Over 50 kinds of nematodes exist, only some of which are harmful. Tomatoes are unfortunately very susceptible to infestation and infection by one of the latter kinds: the root knot nematode (Meloidogyne species). All nematodes are microscopic, and cannot be seen with the naked eye.
For positive identification of root knot nematodes on tomato plants, soil and root samples should be submitted to laboratories that specialize in soil analysis. However, gardeners may be able to identify the effects of root knot nematodes readily, without the aid of laboratory testing.
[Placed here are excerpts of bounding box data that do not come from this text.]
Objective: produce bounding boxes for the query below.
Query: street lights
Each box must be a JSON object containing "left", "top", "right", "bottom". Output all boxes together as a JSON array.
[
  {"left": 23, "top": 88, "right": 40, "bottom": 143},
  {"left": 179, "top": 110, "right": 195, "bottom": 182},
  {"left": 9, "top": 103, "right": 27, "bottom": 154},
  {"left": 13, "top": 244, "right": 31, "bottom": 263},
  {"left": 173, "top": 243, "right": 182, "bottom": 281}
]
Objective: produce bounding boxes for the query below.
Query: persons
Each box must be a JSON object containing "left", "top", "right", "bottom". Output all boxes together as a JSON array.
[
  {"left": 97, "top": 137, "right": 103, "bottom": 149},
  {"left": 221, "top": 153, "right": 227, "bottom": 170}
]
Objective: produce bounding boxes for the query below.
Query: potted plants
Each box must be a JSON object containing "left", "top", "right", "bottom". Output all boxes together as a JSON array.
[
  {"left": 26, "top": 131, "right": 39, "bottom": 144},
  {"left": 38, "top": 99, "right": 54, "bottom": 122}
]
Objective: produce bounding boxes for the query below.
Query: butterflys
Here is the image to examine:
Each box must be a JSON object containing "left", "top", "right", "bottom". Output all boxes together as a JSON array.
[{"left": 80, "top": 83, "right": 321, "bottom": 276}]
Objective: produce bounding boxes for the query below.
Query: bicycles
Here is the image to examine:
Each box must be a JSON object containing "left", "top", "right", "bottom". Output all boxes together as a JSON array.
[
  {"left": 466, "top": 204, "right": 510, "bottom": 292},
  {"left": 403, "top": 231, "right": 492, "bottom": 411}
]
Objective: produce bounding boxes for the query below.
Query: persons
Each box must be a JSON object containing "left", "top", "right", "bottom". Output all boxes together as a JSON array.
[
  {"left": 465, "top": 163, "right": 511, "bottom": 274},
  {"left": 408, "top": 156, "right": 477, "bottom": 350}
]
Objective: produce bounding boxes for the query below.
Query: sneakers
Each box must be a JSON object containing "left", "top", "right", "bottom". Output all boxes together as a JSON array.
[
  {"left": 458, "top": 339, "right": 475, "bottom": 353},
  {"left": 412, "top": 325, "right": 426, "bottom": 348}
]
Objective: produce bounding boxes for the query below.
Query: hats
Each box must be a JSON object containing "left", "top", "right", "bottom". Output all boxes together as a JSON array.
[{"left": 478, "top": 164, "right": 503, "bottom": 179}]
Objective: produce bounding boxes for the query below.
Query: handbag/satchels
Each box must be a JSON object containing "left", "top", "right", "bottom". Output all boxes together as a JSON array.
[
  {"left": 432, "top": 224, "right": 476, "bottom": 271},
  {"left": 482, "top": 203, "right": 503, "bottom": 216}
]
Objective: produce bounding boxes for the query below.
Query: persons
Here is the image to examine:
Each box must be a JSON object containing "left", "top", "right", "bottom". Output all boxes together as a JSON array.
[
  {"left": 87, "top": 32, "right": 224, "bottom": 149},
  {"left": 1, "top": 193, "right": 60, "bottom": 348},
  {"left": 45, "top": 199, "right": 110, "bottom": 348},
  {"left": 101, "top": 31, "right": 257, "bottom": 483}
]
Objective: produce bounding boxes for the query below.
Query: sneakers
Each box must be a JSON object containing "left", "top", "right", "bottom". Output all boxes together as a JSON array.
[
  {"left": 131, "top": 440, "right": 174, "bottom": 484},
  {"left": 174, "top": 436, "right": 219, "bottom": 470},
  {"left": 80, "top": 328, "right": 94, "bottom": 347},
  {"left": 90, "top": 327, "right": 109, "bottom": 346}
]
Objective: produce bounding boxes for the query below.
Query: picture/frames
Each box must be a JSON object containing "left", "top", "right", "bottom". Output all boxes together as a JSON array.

Root knot nematodes have no direct effect on above-ground portions of tomato plants. They burrow into the roots of tomato plants to lay and hatch their eggs. This interruption with a root system's normal functions causes the tomato plant to become stunted, either maturing noticeably early or late in the season. Foliage may also turn yellow, and the plant's overall vigor will decrease.
As root knot nematodes invade the roots of tomato plants, they create knobby protuberances on the roots called galls or knots. Stunted plants where root knot nematodes are the suspected culprits may be dug up, and their roots examined for this very visible sign of damage.
If many root knot nematodes continue burrowing into the same places in tomato plant roots, galls can grow as large as 1 inch in diameter. Most of the time, they do not get this large before tomato season has passed. The larger danger is that by continually creating wounds in the root system, root knot nematodes create convenient pathways for soilborne diseases and microorganisms to infect tomato plants.
Even if root knot nematode infestations are present, it may be possible to have a successful tomato crop. Root knot nematodes do not kill tomato plants on their own. If there is not a large root knot nematode presence, and tomatoes are still growing, a gardener may choose to do nothing for the duration of the season, then rotate tomato crops to a new area during the following tomato season.
Not all nematodes are bad, and not all nematodes harm tomato plant roots. Organic gardening specialists may sell beneficial nematodes to gardeners, which can be used to help control harmful insects in the soil at their larval stage. Cutworms, grubs and other harmful insect larvae are eaten by these types of nematodes—which do not do anything to harm tomato plant roots. Unfortunately, however, they are not known to attack root knot nematodes.
In the case of root knot nematodes and tomato plant roots, prevention is key. Nematodes are present throughout all gardens and yards, but only very large concentrations of harmful ones make themselves obvious to gardeners. Tomato planting spaces should be rotated every season, as should peppers, potatoes and other susceptible crops. This helps to avoid concentrating a root knot nematode population in one place.
Solarization of soil can help control root knot nematodes. In this process, soil is moistened, then covered with a clear plastic tarp for several hot, sunny days. When the soil hits 125 degrees Fahrenheit for 30 minutes, nematodes in all soil that has reached this temperature are killed. They will also die if soil hits 130 degrees Fahrenheit for just five minutes.
Planting of resistant crops is also advisable. Tomato varieties with the code VFN after their name are known to be resistant to root knot nematodes. Good sanitation practices (not moving plants or tools from known infected areas around) and leaving infected land fallow for a year can also aid in the control of root knot nematodes.